Depending on the state your data is at, it requires different tools and approaches to keep it safe. Logically, our data happens to be in all three stages, so you need to ensure that you have at least a baseline protection regarding every state your data is at. 
Read more on how data loss prevention works.

Why Do You Need a Data Loss Prevention Plan?

In a nutshell, the answer is very simple: not to lose money and reputation due to data loss and leak. But, as usual, there are more nuances to this. What exactly leads companies to lose money and reputation, and how helping a DLP plan can help?
Here is why you, as a company, must have a data loss prevention plan regardless of your size and field.
To become compliant
Most businesses, regardless of their size, fall under some data-related compliance regulations. These regulations can be industry-based, like HIPAA or PCI, and territory-based, like GDPR or CCPA. Sometimes several compliances are applied to your situation and even can contradict each other. 
The goal of these regulations is always to make sure that people's data is safe with you. So regardless of your company's size, taking care of data security is a must, which is impossible without the implemented data loss prevention practices.
Remember, violating compliance regulation can and will cost your company a lot of money (for some, it is more than they can afford). And authorities are very active with making companies pay them money, so we wouldn't expect that getting away with compliance violations is an easy task, especially in 2020.
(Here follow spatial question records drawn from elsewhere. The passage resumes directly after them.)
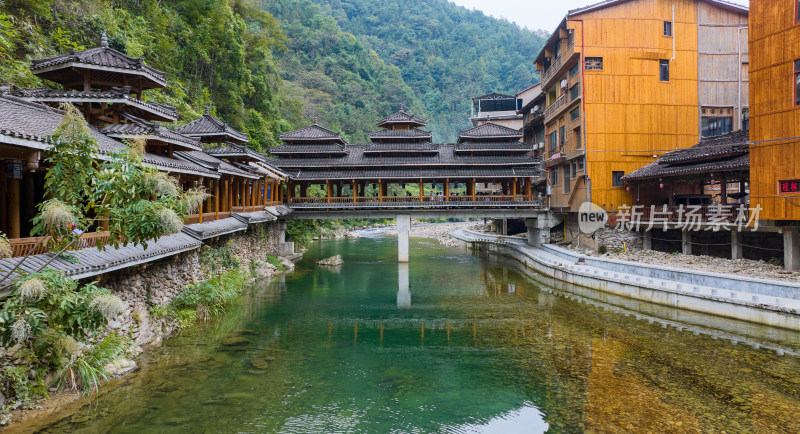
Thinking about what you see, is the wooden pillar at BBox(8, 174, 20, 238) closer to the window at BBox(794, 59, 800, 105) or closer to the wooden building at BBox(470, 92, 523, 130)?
the window at BBox(794, 59, 800, 105)

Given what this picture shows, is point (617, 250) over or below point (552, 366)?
over

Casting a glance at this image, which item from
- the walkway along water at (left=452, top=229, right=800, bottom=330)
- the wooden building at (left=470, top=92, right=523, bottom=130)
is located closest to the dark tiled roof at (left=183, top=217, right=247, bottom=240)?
the walkway along water at (left=452, top=229, right=800, bottom=330)

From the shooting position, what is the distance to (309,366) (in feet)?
36.3

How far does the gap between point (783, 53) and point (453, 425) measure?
1699cm

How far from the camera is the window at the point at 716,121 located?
998 inches

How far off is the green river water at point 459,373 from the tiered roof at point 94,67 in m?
7.92

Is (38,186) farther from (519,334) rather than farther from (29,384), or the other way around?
(519,334)

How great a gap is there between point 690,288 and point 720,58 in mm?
17005

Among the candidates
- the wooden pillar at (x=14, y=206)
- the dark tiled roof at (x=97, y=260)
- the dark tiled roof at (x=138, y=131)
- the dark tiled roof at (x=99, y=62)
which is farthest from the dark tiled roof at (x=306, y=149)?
the wooden pillar at (x=14, y=206)

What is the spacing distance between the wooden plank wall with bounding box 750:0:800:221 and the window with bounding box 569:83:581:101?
30.8 feet

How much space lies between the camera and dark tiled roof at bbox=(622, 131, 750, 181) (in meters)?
18.3

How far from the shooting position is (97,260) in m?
8.88

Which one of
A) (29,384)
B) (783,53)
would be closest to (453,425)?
(29,384)

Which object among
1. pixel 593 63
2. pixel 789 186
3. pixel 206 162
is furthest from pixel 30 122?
pixel 593 63
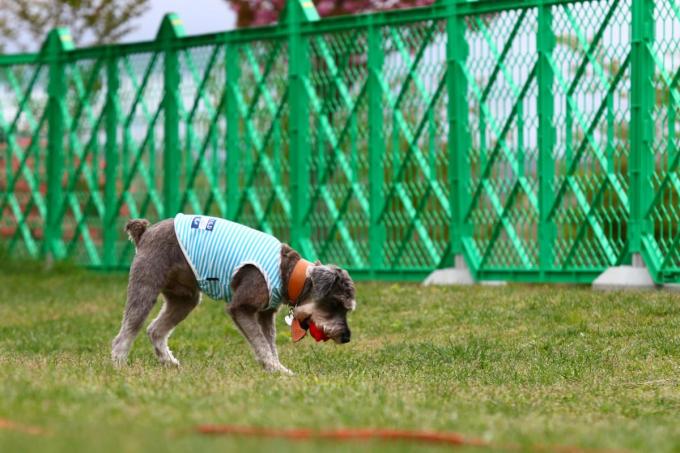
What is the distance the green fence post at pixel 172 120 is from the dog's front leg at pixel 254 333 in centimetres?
896

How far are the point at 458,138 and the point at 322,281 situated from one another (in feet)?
19.7

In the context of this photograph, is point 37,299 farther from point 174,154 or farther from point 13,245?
point 13,245

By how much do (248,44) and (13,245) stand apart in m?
5.34

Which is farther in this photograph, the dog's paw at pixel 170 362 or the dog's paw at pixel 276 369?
the dog's paw at pixel 170 362

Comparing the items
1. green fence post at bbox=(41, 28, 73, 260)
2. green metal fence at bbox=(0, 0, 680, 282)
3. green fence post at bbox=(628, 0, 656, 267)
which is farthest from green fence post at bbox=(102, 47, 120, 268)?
green fence post at bbox=(628, 0, 656, 267)

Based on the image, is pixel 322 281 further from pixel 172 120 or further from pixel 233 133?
pixel 172 120

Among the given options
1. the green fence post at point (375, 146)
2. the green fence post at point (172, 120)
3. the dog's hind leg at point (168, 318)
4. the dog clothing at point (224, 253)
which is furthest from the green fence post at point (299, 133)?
the dog clothing at point (224, 253)

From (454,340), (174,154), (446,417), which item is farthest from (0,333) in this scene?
(446,417)

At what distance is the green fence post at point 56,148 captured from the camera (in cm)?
1992

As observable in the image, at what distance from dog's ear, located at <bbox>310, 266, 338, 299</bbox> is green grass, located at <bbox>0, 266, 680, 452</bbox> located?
0.53 metres

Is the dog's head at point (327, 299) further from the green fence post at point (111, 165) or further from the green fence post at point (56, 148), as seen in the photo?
the green fence post at point (56, 148)

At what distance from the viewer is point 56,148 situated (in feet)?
65.4

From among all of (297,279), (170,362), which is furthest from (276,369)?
(170,362)

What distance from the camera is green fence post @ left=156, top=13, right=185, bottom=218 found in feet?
59.5
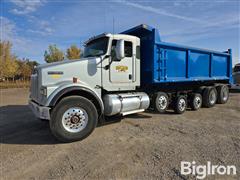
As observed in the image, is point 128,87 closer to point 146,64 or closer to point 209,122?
point 146,64

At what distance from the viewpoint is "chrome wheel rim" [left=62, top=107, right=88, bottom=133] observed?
493cm

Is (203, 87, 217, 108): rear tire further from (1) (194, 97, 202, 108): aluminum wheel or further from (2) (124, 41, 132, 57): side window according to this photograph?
(2) (124, 41, 132, 57): side window

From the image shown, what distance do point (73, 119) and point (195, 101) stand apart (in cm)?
559

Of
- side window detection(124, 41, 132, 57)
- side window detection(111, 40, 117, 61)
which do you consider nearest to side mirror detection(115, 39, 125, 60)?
side window detection(111, 40, 117, 61)

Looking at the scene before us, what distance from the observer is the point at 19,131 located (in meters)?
5.84

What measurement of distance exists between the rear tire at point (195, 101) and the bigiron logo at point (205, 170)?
5140 millimetres

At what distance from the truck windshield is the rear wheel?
2.58m

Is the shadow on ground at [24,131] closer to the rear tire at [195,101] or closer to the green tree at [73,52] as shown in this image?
the rear tire at [195,101]

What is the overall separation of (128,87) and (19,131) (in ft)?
11.5

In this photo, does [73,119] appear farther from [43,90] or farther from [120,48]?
[120,48]

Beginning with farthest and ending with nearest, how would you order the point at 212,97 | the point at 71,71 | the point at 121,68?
the point at 212,97 < the point at 121,68 < the point at 71,71

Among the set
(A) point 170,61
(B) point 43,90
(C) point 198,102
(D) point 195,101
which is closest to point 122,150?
(B) point 43,90

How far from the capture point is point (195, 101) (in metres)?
8.51

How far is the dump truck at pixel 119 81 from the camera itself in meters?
4.95
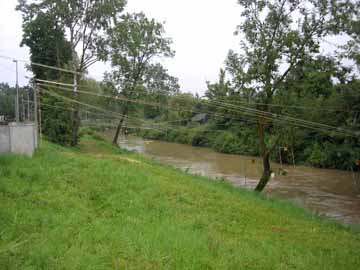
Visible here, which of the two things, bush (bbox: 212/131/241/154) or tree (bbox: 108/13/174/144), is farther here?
bush (bbox: 212/131/241/154)

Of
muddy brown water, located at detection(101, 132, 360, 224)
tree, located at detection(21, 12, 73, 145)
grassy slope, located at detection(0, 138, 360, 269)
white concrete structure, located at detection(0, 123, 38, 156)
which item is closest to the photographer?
grassy slope, located at detection(0, 138, 360, 269)

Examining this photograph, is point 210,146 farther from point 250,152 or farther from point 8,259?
point 8,259

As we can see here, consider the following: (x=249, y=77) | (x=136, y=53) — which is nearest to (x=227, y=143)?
(x=136, y=53)

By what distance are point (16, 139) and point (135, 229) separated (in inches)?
214

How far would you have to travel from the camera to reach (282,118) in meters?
13.4

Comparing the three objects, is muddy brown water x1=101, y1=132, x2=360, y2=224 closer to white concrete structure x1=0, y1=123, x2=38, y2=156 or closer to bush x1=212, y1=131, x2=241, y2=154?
bush x1=212, y1=131, x2=241, y2=154

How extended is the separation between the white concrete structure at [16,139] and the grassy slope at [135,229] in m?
0.57

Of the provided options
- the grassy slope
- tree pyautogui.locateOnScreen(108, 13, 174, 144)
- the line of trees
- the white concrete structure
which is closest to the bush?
the line of trees

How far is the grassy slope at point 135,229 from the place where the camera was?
14.7 ft

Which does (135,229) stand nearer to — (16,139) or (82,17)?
(16,139)

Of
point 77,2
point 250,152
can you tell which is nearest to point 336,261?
point 77,2

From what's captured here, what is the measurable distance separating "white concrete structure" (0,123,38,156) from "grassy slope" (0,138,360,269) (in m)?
0.57

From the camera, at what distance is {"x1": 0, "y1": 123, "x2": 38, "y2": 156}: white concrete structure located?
364 inches

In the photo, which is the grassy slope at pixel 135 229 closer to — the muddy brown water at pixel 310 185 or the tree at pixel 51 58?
the muddy brown water at pixel 310 185
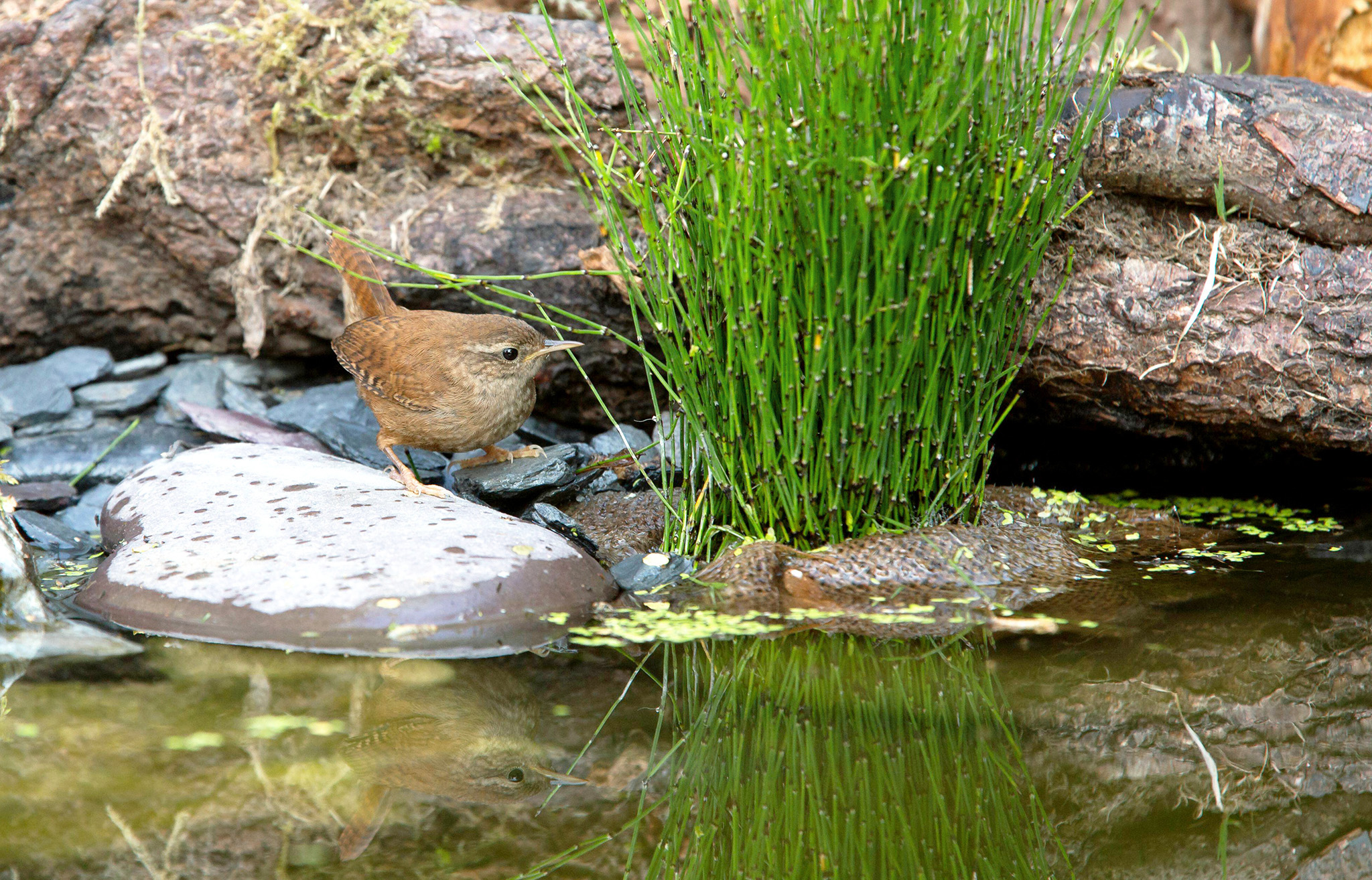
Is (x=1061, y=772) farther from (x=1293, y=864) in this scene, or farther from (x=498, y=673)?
(x=498, y=673)

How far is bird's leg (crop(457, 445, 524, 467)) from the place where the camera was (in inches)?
178

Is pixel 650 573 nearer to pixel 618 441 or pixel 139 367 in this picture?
pixel 618 441

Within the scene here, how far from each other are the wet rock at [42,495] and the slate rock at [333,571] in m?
0.56

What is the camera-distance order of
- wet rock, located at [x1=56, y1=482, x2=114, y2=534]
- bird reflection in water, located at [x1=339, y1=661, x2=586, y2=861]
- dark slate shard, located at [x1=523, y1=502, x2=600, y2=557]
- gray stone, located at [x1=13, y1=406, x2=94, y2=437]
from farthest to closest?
gray stone, located at [x1=13, y1=406, x2=94, y2=437]
wet rock, located at [x1=56, y1=482, x2=114, y2=534]
dark slate shard, located at [x1=523, y1=502, x2=600, y2=557]
bird reflection in water, located at [x1=339, y1=661, x2=586, y2=861]

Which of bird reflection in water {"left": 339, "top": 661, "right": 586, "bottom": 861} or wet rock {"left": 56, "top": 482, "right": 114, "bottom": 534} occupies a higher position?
bird reflection in water {"left": 339, "top": 661, "right": 586, "bottom": 861}

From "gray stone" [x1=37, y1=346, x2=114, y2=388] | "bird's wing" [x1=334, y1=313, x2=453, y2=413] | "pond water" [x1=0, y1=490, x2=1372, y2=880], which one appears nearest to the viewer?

To protect your business continuity.

The other reason you should implement a comprehensive data loss prevention plan is that you can keep your business going regardless if something happens to your business-critical data. 
For example, one of your employees clicks on the link in a phishing email and infects all their data with ransomware, including the data shared with other departments. Now, important presentations, contacts, calculations, etc., are encrypted. Your employees need that information to keep on with their work. And the more privileged the account that is being attacked with ransomware or simply hacked, the more data (including high value and sensitive data) will be impacted. 
If, as a result of the attack, your data gets deleted or encrypted (in other words, data gets lost), it inevitably leads you to downtime. And downtime is one of the most expensive experiences for a company - companies lose hundreds of thousands of dollars during days and, sometimes, hours of downtime. The scale of the money loss depends on your size as a company, but even for small companies with up to 30 people standing still will lead to money losses. 
This is why having a backup is crucial. You need not only to have these data copied and stored somewhere just in case (like eDiscoveries do it) but for it to actually be quickly recoverable. This is why backup is the foundation of every data loss protection strategy and must be №1 priority in your data loss prevention plan.
In case you are looking for a compliant backup tool with in-built ransomware protection and cybersecurity features, check out https://spinbackup.com/

To protect your reputation.

Not only data breaches, leaks, and losses hit hard your business processes, and they threaten to spill into huge compliance fines. They also compromise you in the public eye. 
Every company that has been breached, whose clients data have been leaked to the dark web, or whose work simply had to freeze because of ransomware, experienced a rapid drop of trust from their clients. 
There is no wonder in that: no one wants to provide their data (therefore, money) to the company that proved itself unable to protect it. 
These are the reasons why DLP practices that cover all three stages of data must be thoroughly planned and implemented as soon as possible and periodically revised with a security expert.